Dagster Fundamentals: Asset-Based Orchestration for Data Pipelines

Traditional workflow orchestrators like Airflow think in terms of tasks—actions to perform in sequence. Dagster takes a different approach: it focuses on data assets, the actual data products your pipeline produces. This shift fundamentally changes how you design, test, and maintain data pipelines.

Why Assets Matter

Consider the difference:

Task-based (traditional):

download_task >> process_task >> validate_task

What data does process_task produce? Where is it stored? You have to read the code to find out.

Asset-based (Dagster):

@asset
def silver_ais_data(bronze_ais_data):
    """Produces silver/ais/dt=2024-01-15/*.parquet"""
    return transform(bronze_ais_data)

The asset declaration tells you exactly what data exists, what it depends on, and where to find it. The asset graph becomes your documentation.

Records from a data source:

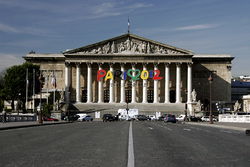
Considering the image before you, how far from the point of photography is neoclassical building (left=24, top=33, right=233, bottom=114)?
350 feet

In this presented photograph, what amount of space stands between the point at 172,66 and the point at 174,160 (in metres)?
98.7

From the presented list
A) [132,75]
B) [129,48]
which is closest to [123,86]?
[132,75]

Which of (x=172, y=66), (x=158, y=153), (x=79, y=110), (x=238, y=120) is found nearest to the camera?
(x=158, y=153)

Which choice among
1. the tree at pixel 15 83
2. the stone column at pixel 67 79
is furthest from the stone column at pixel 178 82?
the tree at pixel 15 83

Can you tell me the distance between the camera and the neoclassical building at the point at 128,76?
10662 centimetres

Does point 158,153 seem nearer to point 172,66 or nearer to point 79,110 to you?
point 79,110

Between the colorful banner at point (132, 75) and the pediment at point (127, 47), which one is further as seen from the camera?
the pediment at point (127, 47)

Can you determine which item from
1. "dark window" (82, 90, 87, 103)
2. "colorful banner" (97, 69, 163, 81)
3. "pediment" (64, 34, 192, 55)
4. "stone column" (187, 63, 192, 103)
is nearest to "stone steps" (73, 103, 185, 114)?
"stone column" (187, 63, 192, 103)

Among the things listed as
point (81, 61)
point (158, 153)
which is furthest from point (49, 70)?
point (158, 153)

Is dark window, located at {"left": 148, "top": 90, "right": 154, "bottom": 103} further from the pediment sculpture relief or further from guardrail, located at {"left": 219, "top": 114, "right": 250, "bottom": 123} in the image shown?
guardrail, located at {"left": 219, "top": 114, "right": 250, "bottom": 123}

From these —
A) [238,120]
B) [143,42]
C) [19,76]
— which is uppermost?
[143,42]

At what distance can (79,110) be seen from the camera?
4043 inches

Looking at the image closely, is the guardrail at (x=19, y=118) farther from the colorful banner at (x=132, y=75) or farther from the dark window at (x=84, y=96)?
the dark window at (x=84, y=96)

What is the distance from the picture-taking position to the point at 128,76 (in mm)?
112688
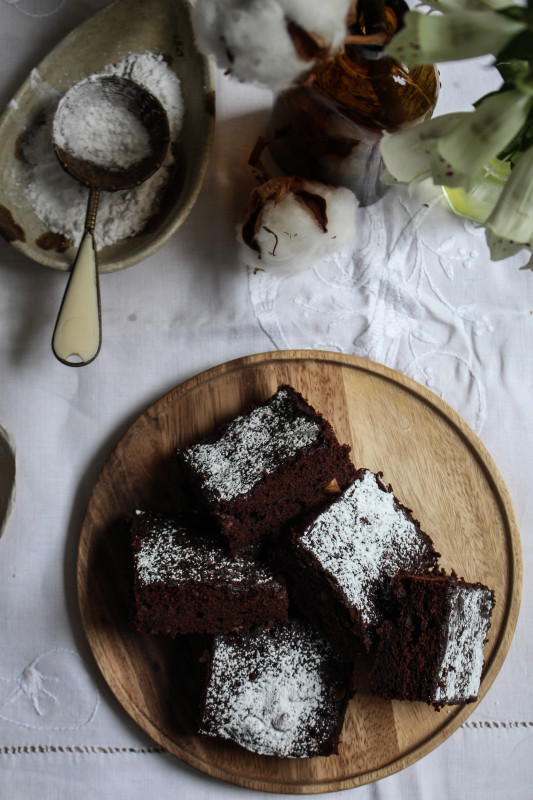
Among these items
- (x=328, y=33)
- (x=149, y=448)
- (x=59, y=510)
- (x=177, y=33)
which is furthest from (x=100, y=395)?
(x=328, y=33)

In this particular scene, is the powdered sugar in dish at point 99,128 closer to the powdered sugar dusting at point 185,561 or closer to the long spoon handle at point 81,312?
the long spoon handle at point 81,312

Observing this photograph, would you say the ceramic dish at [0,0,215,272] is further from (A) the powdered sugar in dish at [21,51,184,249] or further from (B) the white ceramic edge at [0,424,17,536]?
(B) the white ceramic edge at [0,424,17,536]

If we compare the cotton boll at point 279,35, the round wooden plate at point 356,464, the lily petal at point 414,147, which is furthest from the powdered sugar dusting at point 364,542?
the cotton boll at point 279,35

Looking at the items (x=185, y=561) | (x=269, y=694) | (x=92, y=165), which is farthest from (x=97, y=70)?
(x=269, y=694)

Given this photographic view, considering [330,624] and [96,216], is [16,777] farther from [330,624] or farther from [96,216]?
[96,216]

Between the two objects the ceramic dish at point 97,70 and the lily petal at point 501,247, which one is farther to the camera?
the ceramic dish at point 97,70
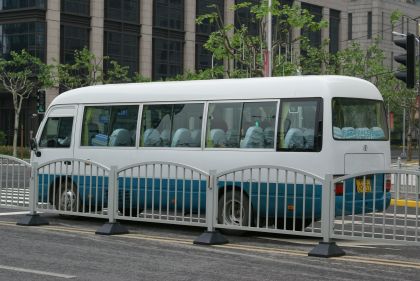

* **Actions to take**
[1] List every task name that appears in the task-based example of the Dagster passage.
[2] Resume the Dagster passage, picking up right after its final sentence.
None of the entries are needed here.

* **Answers below**
[1] download_task, process_task, validate_task

[2]
Benefits of Asset-Based Design

Data is the product: You care about the Parquet files in your data lake, not the task that created them.

Self-documenting: The asset graph shows data lineage visually. New team members can understand the pipeline by exploring Dagit.

Testable: Assets are Python functions. You can unit test them without complex mocking.

Incremental: Re-materialize only changed assets. Dagster tracks what’s up-to-date.

Partition-aware: Process historical data with backfills—Dagster handles parallelization and failure recovery.

Core Concepts

Assets

An asset is a data product your pipeline produces:

from dagster import asset

@asset
def dma_ais_bronze(context):
    """Download DMA AIS data to bronze layer.

    Produces: s3://ais-lake/bronze/dma/aisdk-2024-01-15.csv
    """
    # Download logic here
    return "bronze/dma/aisdk-2024-01-15.csv"

Key points:

Asset name = function name (dma_ais_bronze)
Docstring explains what it produces
Return value is typically a path or metadata
context provides runtime information

Dependencies

Assets depend on other assets, forming a lineage graph:

@asset
def bronze_data():
    """Raw CSV from source."""
    return download_csv()

@asset
def silver_data(bronze_data):  # Depends on bronze_data
    """Cleaned Parquet from CSV."""
    return convert_to_parquet(bronze_data)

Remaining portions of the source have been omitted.